Ooty’s Paris Connection

(Around the middle of the 1800 Ooty was so popular that it attracted people from most of the European countries. They came for missionary work, for research, for business and trade or for rest and leisure. Here are some interesting Paris links to Ooty)

Around 1850s, Ooty was a happening town. Fashionable ladies formed the high society of the town. Dance and merry making went on into the small hours of the day. The demand for hi-fashion attracted Monsieur Julien Etienne to come from Paris, in 1859, and open a tailoring and millinery establishment, the latter being under the management of his wife. He is believed to have had his shop near Shoram Palace and was very expensive.  Later he built the house called Montauban, and carried on business there. Montauban is a missionary guest house now on the right side of the road leading to Rose Garden.

Etienne is said to have been an excellent tailor and died in 1868. The grateful  people of the town  named the longest and one of busiest roads in Ooty after him. Etienne, his wife Virginia Anne and their three sons are buried in St. Stephen’s church.

Millicent Pilkington ( 1872– 1960) travelled from Lancashire to India in 1893 and stayed four months in Ooty. Pilkington was the daughter of Thomas Pilkington, son of William Pilkington, one of the founders of the hugely successful Pilkington glass works at St Helens on Merseyside.

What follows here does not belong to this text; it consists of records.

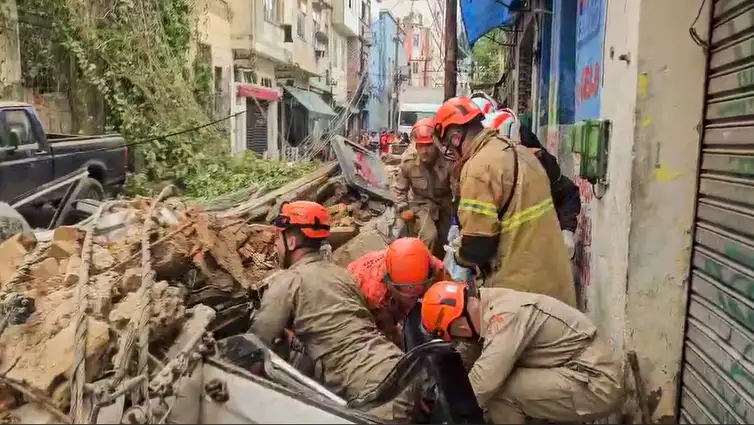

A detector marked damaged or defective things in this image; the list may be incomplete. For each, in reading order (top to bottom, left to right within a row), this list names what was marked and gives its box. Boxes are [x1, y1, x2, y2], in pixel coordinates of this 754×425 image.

crushed vehicle [0, 101, 129, 230]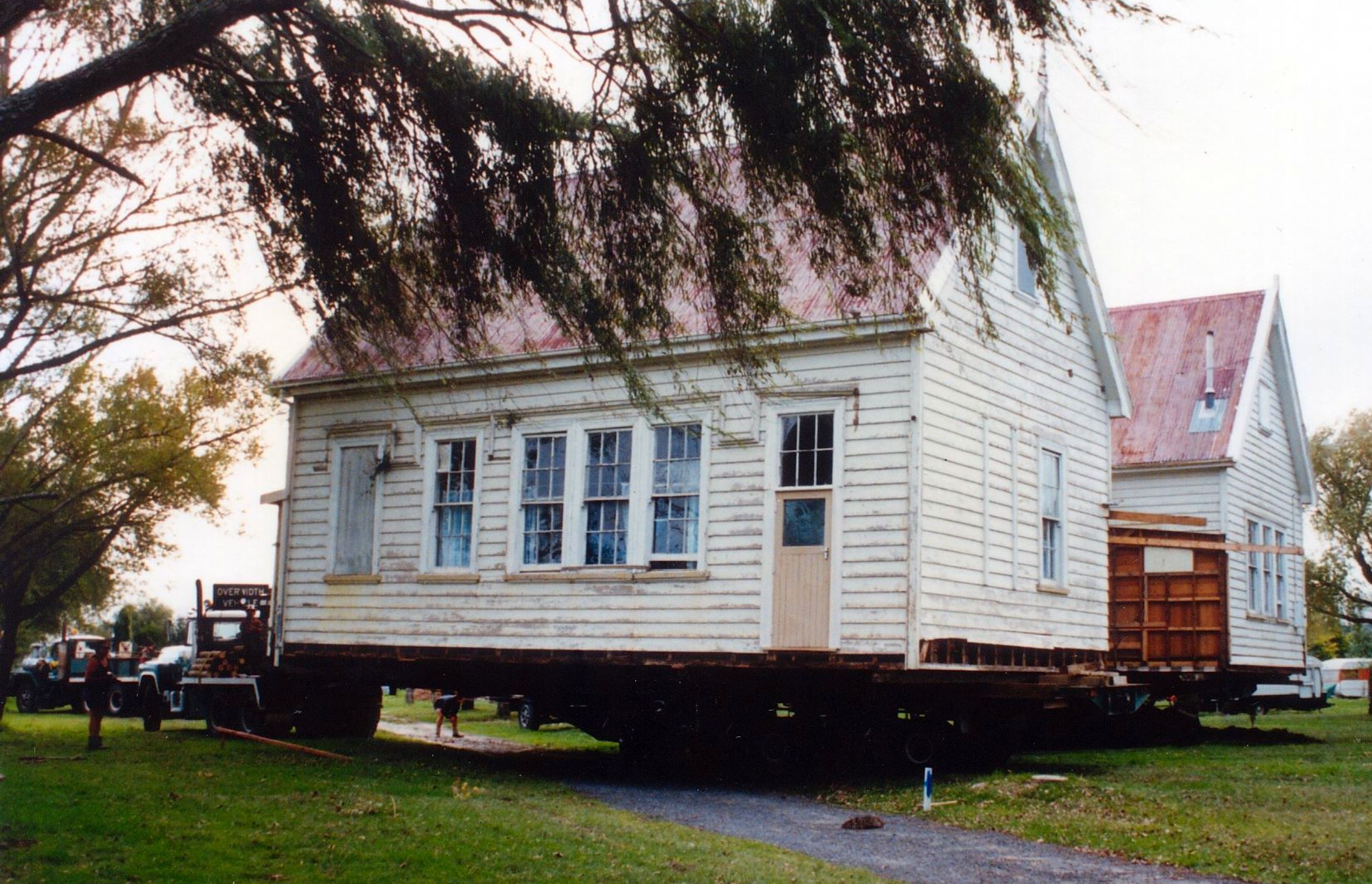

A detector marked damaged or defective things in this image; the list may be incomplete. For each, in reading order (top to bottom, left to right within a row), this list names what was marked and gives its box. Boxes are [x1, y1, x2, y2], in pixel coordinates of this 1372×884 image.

rusty red corrugated roof [1109, 290, 1257, 469]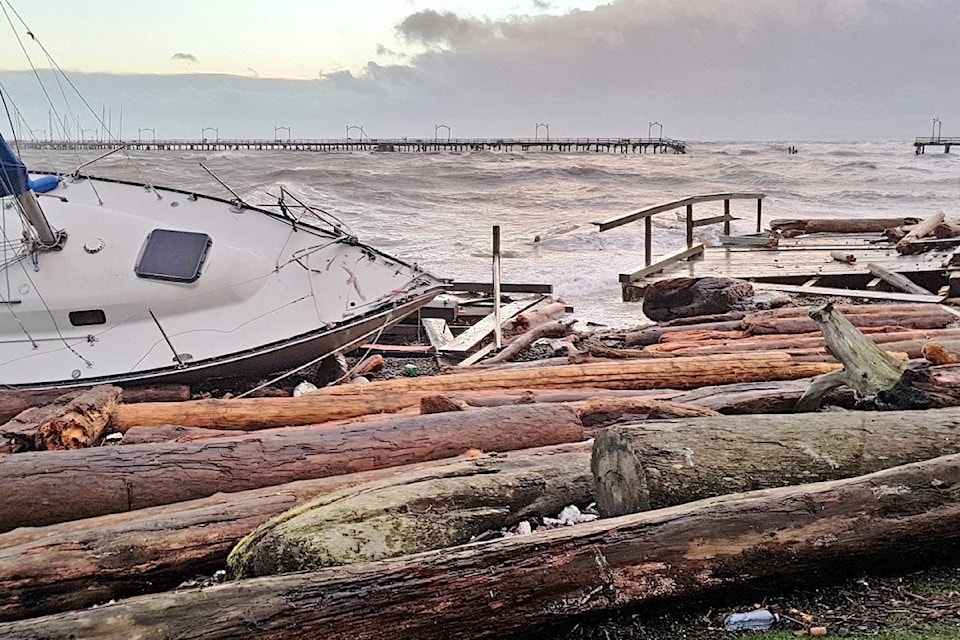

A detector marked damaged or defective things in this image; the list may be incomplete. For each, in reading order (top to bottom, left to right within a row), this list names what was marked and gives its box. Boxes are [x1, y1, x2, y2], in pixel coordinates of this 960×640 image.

broken plank [752, 282, 944, 304]
broken plank [440, 300, 544, 356]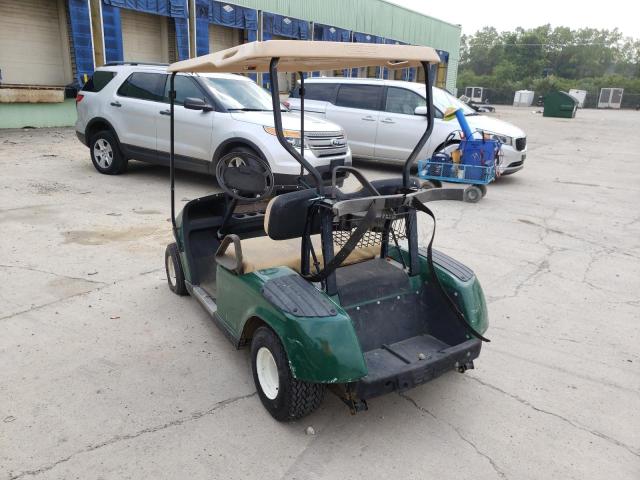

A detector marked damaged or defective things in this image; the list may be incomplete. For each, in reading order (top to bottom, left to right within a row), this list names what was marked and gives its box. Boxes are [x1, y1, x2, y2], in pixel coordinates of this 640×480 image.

crack in pavement [0, 262, 106, 284]
crack in pavement [0, 266, 164, 322]
crack in pavement [8, 392, 258, 478]
crack in pavement [400, 392, 510, 478]
crack in pavement [464, 376, 640, 458]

Pilkington  went out to India as part of what was called the ‘fishing fleet’: wealthy young women travelling to India in search of a husband from among the very well-off single young men that worked in the country. She didn’t find a husband on this trip, but did keep a very beautifully illustrated account of her travels. The album goes on to describe her time in very high Indian society, attending balls, parties, plays and other social events. She travels around a little, starting at Ootacamund and going to Wellington.

While at Ooty she stayed at Hotel de Paris and sent a  post card from there with a picture of the garden outside the hotel. To the best of my knowledge I cannot make out where was this hotel. Suggestions are welcome.